Photo Credit: Kelley L Cox/US Presswire
3. Michigan (2-2)
Horrified Wolverines fans have watched what was supposed to be a top-notch offense featuring QB Denard Robinson look downside ugly during losses to Alabama and Notre Dame (very stout defenses mind you).
Shoelace, a preseason Heisman candidate, has looked the worse for it. He’s already thrown for eight INTs and continues to struggle with accuracy. He’s only exceed 60% completion once, against FBS newcomer UMass.
Michigan, the preseason No. 8 team in America that even got a first-place vote, was hammered in a 27-point loss to Alabama in Week 1 and turned the ball over six times in a 13-6 loss to Notre Dame in Week 4. If it weren’t for an escape against Air Force, the Wolverines would be 1-3.
Not exactly how you want to follow up winning the Sugar Bowl.
Photo Credit: Brian Spurlock/US Presswire
2. Auburn (1-3)
Two years after guiding Auburn to its first national title since 1957, Gene Chizik might already be fighting for his job.

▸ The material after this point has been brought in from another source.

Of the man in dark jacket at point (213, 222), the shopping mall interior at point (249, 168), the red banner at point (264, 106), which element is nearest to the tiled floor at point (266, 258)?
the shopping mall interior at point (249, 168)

Some looked at the Tigers entering this season as a Fringe Top 25 team. But at this point they have a lot of work to do if they merely want to finish the season above .500 after being ranked No. 30 by Athlon before the season.
The Tigers started the season 0-2 and nearly went into panic mode after a near-loss to Louisiana-Monroe. The Tigers played LSU close in a 12-10 defeat on Sept. 22 but are still 1-3 after the first month of the season.
Chizik better have used last Saturday’s bye week as an opportunity to hit the “reset” button on the season and start fresh this weekend.
Photo Credit: Spruce Derden/US Presswire
1. Arkansas (1-4)
There’s no better description for Arkansas’ 2012 season than “train wreck.”
Arkansas was ranked No. 8 in the preseason AP Top 25 before losing to Louisiana-Monroe in Week 2. Then the wheels really came off. Arkansas lost 52-0 to No. 1 Alabama, fell again at home to Rutgers, 35-26, and was most recently humiliated in a 58-10 defeat to Texas A&M on Saturday.
The only good news for Smith? Equally disappointing Auburn is next up, giving the Razorbacks at least a chance at a much-needed victory.